The S&P/ASX 200 Index (ASX: XJO) iron ore giants all reported their financial results for 2021 (FY21) last month.
How their share prices have moved since reporting is important not just to investors in the big miners. It also impacts anyone investing in an ASX 200-tracking exchange-traded fund (ETF).
That's because, when taken together, BHP Group Ltd (ASX: BHP), Rio Tinto Limited (ASX: RIO), and Fortescue Metals Group Limited (ASX: FMG) have enough firepower to help or hinder the broader index.
Below we look at a brief recap of the key results these 3 ASX 200 iron ore titans reported, as well as how they've been performing since.
One thing to keep in mind when looking at their performance is the sliding price of iron ore. On 17 August iron ore was trading for US$167 per tonne, according to data from Markets Insider. Today that same tonne is trading for US$129. That's 23% lower in less than 1 month.
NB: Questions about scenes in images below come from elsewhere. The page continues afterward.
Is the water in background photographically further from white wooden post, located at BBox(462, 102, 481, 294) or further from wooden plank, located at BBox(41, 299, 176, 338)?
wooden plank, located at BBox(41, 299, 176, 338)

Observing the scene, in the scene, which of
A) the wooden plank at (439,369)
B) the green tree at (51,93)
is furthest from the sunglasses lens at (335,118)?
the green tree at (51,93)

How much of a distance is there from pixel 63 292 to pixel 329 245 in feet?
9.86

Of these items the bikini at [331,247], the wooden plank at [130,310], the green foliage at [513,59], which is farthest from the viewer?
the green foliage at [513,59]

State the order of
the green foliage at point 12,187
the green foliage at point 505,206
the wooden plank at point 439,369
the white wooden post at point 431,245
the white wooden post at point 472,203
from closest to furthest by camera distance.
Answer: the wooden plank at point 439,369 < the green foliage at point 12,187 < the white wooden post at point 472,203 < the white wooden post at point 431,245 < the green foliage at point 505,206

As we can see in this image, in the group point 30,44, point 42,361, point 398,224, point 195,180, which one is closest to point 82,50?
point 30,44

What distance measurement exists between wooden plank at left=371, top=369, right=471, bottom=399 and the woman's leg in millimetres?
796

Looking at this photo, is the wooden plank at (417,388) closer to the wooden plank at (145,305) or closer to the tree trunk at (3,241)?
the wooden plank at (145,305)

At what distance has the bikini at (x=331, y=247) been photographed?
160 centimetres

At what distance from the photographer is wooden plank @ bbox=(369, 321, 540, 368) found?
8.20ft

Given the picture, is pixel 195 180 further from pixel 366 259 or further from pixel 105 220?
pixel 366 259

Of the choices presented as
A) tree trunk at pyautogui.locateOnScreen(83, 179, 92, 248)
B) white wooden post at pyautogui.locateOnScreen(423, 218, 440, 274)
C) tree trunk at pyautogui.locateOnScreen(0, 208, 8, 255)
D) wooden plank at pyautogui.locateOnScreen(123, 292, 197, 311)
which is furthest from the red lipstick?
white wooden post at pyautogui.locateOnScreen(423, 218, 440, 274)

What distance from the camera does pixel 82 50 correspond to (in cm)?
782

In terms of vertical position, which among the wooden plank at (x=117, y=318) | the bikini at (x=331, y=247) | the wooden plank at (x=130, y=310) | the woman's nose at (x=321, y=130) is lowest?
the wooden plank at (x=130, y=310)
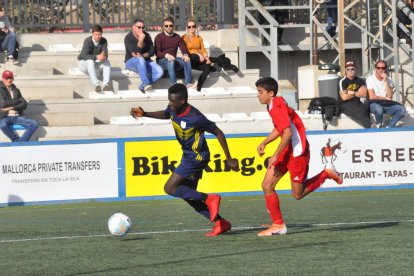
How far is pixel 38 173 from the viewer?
18.9 m

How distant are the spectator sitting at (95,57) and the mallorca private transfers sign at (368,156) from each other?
4927 mm

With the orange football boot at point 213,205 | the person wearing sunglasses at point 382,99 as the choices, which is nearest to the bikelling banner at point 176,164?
the person wearing sunglasses at point 382,99

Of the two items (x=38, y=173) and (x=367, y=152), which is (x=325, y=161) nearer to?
(x=367, y=152)

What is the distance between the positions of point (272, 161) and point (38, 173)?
7.86m

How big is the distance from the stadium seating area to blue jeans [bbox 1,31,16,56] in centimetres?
34

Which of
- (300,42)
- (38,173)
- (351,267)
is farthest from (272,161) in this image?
(300,42)

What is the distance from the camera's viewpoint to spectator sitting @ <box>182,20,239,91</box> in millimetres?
22859

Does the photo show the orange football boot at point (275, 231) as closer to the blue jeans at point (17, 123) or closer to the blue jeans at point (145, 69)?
the blue jeans at point (17, 123)

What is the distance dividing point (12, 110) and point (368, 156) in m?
6.49

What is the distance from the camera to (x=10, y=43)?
74.3 feet

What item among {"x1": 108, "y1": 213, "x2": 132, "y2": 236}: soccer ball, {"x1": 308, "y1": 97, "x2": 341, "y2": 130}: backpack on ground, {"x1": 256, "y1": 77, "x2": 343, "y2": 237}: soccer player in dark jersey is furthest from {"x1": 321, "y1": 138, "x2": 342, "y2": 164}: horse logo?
{"x1": 108, "y1": 213, "x2": 132, "y2": 236}: soccer ball

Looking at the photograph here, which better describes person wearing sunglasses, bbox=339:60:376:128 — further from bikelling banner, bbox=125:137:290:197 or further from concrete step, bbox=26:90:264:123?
bikelling banner, bbox=125:137:290:197

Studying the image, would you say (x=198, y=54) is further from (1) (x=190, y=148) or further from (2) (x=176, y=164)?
(1) (x=190, y=148)

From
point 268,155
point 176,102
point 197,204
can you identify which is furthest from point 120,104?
point 176,102
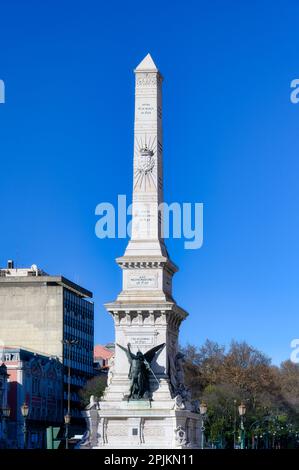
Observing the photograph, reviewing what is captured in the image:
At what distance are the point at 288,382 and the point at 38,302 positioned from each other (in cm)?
3450

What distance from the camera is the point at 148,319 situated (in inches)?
2938

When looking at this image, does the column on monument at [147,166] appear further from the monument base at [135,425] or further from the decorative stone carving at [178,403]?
the monument base at [135,425]

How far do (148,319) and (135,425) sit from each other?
22.0ft

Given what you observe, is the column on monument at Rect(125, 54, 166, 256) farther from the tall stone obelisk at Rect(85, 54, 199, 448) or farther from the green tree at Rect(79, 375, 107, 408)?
the green tree at Rect(79, 375, 107, 408)

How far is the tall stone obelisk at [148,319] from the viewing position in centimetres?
7250

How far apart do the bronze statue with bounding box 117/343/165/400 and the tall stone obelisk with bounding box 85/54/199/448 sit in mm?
372

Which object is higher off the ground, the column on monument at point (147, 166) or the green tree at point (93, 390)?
the column on monument at point (147, 166)

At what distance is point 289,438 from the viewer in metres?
144

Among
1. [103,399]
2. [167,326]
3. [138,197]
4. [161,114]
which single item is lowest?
[103,399]

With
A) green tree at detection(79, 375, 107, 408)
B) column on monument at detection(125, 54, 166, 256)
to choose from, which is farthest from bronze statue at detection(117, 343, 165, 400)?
green tree at detection(79, 375, 107, 408)

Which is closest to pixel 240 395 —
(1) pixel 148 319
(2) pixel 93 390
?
(2) pixel 93 390

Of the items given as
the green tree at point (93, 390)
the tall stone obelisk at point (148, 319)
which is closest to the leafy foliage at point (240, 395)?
the green tree at point (93, 390)
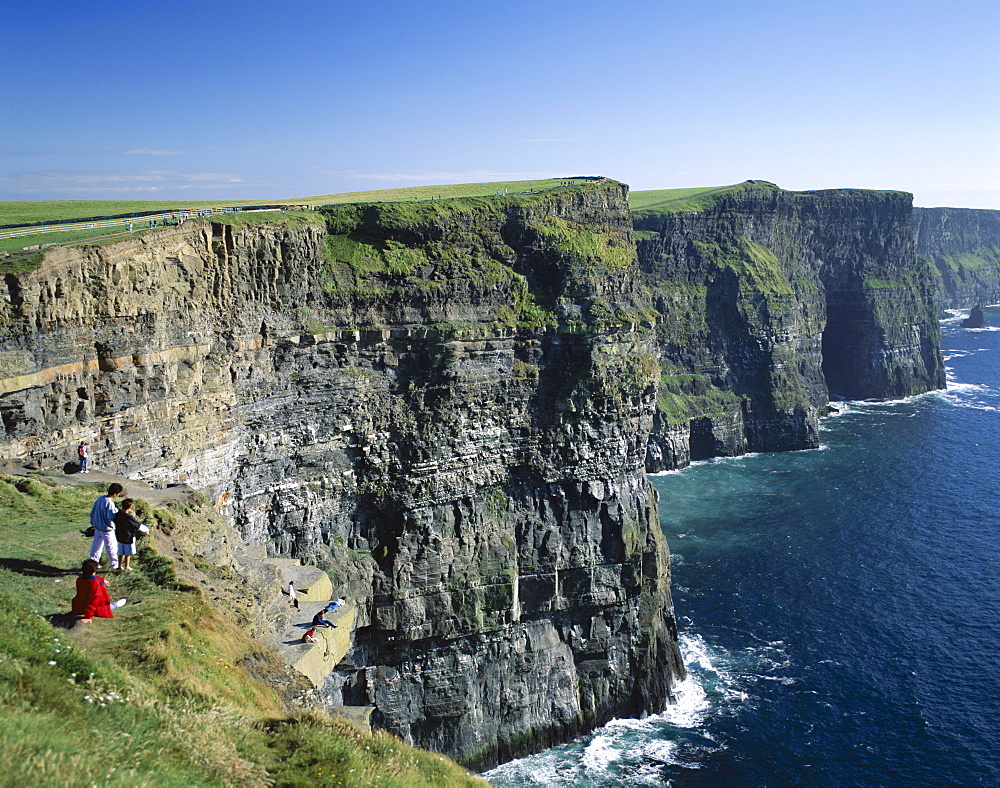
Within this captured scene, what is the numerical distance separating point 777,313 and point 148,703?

Go back just a few weeks further, to 30 July, and iron ore was trading at US$212 per tonne.
With that said…
How has BHP performed since reporting results?
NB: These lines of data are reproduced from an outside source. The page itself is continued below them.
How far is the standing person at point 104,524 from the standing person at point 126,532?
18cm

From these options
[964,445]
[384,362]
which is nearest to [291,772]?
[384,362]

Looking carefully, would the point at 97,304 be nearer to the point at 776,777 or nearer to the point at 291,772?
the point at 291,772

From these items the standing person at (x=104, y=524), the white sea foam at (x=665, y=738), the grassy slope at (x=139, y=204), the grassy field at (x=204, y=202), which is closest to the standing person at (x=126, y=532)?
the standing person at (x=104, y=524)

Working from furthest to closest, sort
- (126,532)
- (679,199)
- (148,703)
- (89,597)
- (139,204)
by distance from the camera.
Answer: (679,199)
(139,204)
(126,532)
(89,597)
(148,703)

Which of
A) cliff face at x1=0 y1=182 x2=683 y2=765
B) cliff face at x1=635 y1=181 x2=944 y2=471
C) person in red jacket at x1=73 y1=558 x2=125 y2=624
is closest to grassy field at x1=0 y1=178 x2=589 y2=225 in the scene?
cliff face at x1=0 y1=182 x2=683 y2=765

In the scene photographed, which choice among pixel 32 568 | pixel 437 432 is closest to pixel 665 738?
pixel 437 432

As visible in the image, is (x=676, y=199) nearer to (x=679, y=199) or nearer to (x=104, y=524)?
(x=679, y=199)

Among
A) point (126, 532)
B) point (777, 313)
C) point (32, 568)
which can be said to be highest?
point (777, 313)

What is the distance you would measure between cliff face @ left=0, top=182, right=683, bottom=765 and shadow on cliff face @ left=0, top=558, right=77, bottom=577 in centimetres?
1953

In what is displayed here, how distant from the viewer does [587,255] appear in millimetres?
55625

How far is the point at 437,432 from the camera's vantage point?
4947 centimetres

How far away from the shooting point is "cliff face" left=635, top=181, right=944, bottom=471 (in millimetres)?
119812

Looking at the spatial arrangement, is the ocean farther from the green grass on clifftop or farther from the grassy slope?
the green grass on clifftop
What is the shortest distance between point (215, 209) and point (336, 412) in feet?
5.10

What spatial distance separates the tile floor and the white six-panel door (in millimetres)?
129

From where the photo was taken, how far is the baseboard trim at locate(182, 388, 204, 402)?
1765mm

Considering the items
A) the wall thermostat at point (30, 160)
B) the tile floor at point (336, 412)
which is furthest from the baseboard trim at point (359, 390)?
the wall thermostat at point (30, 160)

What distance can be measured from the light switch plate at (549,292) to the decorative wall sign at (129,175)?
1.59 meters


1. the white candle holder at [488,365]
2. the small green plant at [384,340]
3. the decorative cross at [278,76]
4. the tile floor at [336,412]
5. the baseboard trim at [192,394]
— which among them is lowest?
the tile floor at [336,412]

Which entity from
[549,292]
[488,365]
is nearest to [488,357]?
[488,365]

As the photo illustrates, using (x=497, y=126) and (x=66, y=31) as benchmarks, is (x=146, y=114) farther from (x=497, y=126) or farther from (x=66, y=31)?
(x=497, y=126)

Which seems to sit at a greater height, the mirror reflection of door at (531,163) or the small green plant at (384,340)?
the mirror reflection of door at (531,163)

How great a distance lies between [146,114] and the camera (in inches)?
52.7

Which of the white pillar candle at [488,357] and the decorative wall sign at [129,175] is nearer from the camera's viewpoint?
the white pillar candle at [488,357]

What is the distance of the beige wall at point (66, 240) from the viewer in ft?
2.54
BHP reported its FY21 results after market close on 17 August.
The core results included a 69% increase in underlying earnings before interest, taxes, depreciation, and amortisation (EBITDA) to US$37.4 billion.
The miner's underlying attributable profit also leapt by 88% to US$17.1 billion, while net operating cash flow increased by 73% to US$27.2 billion.
The strong results enabled BHP to declare a final dividend of US$2.00 per share, fully franked. The full-year dividend of US$3.01 per share represented a 151% increase on FY20.
BHP also reported on its pending merger deal with Woodside Petroleum Limited (ASX: WPL).
ASX 200 investors would have had this data on hand at market open on 18 August. Despite the strong results, the BHP share price fell 7% on the day.
Though shares are edging higher today, they're currently down 19% since BHP released its FY21 results.
And what about Fortescue?
Fortescue reported its FY21 results on 30 August.
The key metrics included a 74% leap in total revenue for the ASX 200 miner. Revenues hit US$22.3 billion, up from US$12.8 billion in FY20.
EBITDA also surged by 96%, to US$16.4 billion, compared to US$8.4 billion the prior year. This helped drive a 117% increase in net profit after tax (NPAT) to US$10.3 billion, up from US$4.7 billion in FY20.
Fortescue boosted its final dividend to $2.11 per share. The full-year dividend of $3.58 per share was up 103% year-on-year.
ASX 200 investors were clearly buoyed by the results, which saw the Fortescue share price gain 7% on the day.
But things have largely gone the other direction since then. Fortescue shares are down 1.79% in intraday trading today, and down 15% since the miner released its results.
How has ASX 200 miner Rio performed?
Unlike its 2 major ASX 200 rivals above, Rio released half-year results, not full year.
The results for the 6 months ending 30 June were released after market close on 28 July.
On the back of surging iron ore prices (which as mentioned above have since been in retreat), Rio reported a 71% increase in consolidated sales revenue from the prior corresponding half year, up to US$33.1 billion.
The miner's free cash flow increased by an impressive 262% over the corresponding period, to US$10.2 billion.
All that cash saw Rio declare an interim dividend of $3.76 per share, fully franked, plus a fully franked special dividend of US$1.85 per share.
ASX 200 investors would have had time to pore over these results before market open on 29 July. And they appear to have liked what they read, sending the Rio share price up 1.5% on the day.
As with the other ASX 200 mining titans, Rio's share price has come under pressure since then. Shares are down 19% since reporting its half-year results.